• EXCERPT:
= = = =
COCHRANE, ONTARIO — When you look at the careers of Detour Gold’s (TSX: DGC) chief operating officer Pierre Beaudoin and president and CEO Paul Martin, it’s almost as if both men had been groomed for their task of bringing the company’s massive open-pit gold mine in northeastern Ontario to design capacity in under two years, all while hacking away at the company’s debt.
Before joining Detour Gold in February 2010, Beaudoin spent 16 years at Barrick Gold (TSX: ABX; NYSE: ABX) improving plant productivity at the gold major’s operations around the globe. His work ranged from the commissioning of the Tambo gold processing plant in Chile to directing prefeasibility and feasibility studies of the Cerro Casale open pit copper–gold
project in Chile, delivering a feasibility study for the Donlin Creek open-pit project in Alaska and commissioning the Buzwagi gold mine in Tanzania. He also held senior management positions at the Doyon processing plant in Quebec, the Holt-McDermott plant in Ontario and the Kargoorlie Super Pit in Australia.
Martin joined Detour as chief financial officer in September 2008 after previously holding the CFO spot at New Gold (TSX: NGD; NYSE: NGD) and Gabriel Resources (TSX: GBU). His background as a chartered accountant and his ability to negotiate project finance facilities made him a natural fit in the mining world. Between 2010 and 2011 under Martin’s stewardship as CFO, Detour raised about $2 billion in debt and equity to pay for construction, and he stepped into the top job as interim CEO after the sudden resignation of Gerald Panneton in November 2013. Less than three months later Martin was promoted permanently to the corner office.
“I think I’ve been working my whole career in the industry to get ready for this position,” Martin says following a recent tour of the world-class Detour Lake mine attended by thirty analysts and investors on June 4. “I have the benefit of five years here and from a stability standpoint — internally and externally — to have an insider take on the position has some natural benefits to bringing in an external person.”
One of those benefits is an intimate knowledge of the balance sheet and how best to manage debt payments over the next 24 months to take Detour’s US$110 million finance lease from Caterpillar (NYSE: CAT) down to a more palatable level and a US$30 million revolving credit facility from a syndicate of five banks down to zero. Factor in US$500 million in convertible notes that come due in November 2017 and the company’s total debt stretches to US$640 million.
“This company in the current gold environment has too much debt — that’s an obvious statement,” Martin offers during a series of presentations on the 185 km bus trip from the airport in Cochrane to the mine site. “We’re starting to get into a position of strength but we’re not there yet. If there’s one thing we’ve learned it’s that this is a big mine — it’s bigger than I think a few of us gave it credit for — and therefore we need to have a financial safety net there in case we have an unexpected situation.”
While Martin is busy meeting his ambitious target this year of maintaining a cash balance on the books of US$100 million and pruning up to US$80 million in debt, Beaudoin has his hands full completing the ramp up and dealing with some of the challenges that have dogged the operation since it entered commercial production ahead of schedule on Aug. 12, 2013. These included falling behind the mine schedule, which resulted in lower mined grade, higher mining dilution (when waste material gets intermingled with ore) in the first few quarters, accessing higher grade ore in the pit only at year-end, and poor availability in the mill. In 2013 Detour made three separate downward revisions to its production guidance.
= = = =
• DATASET EXTRACT:
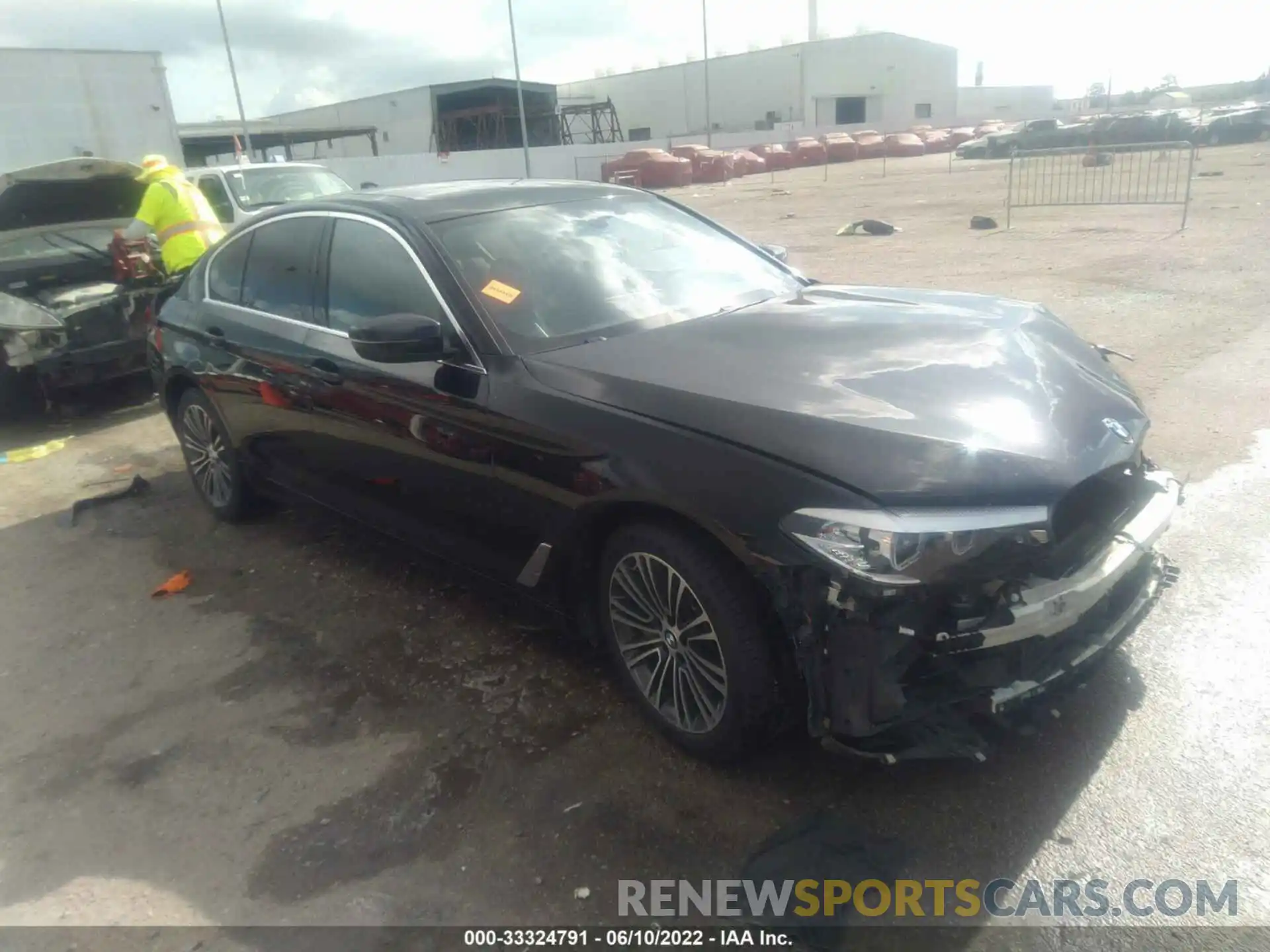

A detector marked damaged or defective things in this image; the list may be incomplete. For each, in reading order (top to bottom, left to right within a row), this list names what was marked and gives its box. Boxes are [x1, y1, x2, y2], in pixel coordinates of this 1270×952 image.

damaged front end [772, 459, 1178, 766]
exposed bumper structure [802, 475, 1178, 766]
broken front bumper [808, 469, 1183, 762]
= = = =
• REQUIRED WORK:
a: In the article on Detour Gold, on what date did the Detour Lake mine enter commercial production?
b: Pick up the article on Detour Gold after its last sentence and keep writing it.

• TASK-BY-TASK OUTPUTS:
a: August 12, 2013

b:
Martin says the company expects to be cash flow positive within the second half of the year provided the mill ramp up continues to improve and the gold price cooperates. Detour took a little of the pressure off in March with a $173 million equity financing, bringing cash and short-term investments at the end of the first quarter to US$145.2 million. The company also has a safety net in the form of a US$45 million undrawn credit facility with a bank syndicate (BMO, CIBC, CBA, RBC and TD) that is secured by the Detour Lake property.
Detour is also making headway on debt reduction. It paid down US$40 million of its credit facility in the first quarter and received a waiver from Caterpillar on its principal repayments in the first and second quarters of this year. If things work out, Martin says, and the gold price cooperates, meaning more cash in the treasury by the year-end, Detour can make those principal payments sooner than later.
Martin emphasizes that Detour has a fair amount of flexibility (it can repay the CAT lease ahead of time without penalty) and remains on solid terms with all of its lenders.
“I would say we have good relationships with our banks and we have an even better relationship with CAT finance,” he continued. “It’s a very simple equation: We’ve purchased US$300 million worth of equipment and they want to deliver the next seventeen trucks to take us up to our maximum mining fleet. So we have a really, really good working relationship with them.”
As for the US$500 million in convertible notes, Martin says management is currently discussing how best to tackle that debt. One option is to refinance up to US$300 million of the notes, which would allow the company to invest more money into the mine and continue to probe exciting exploration opportunities elsewhere on the property.
“We think US$300 million is the right number looking at normalized debt to EBITDA in the current gold price environment so don’t be surprised if we would look to refinance up to US$300 million worth of those notes,” Martin says. “We find that a very manageable position. We know in our life of mine that in 2017–2018 we’re up close to 700,000 oz. gold per year. We would have a very strong balance sheet, we could garner a very attractive facility, and we’re quite prepared to do that.”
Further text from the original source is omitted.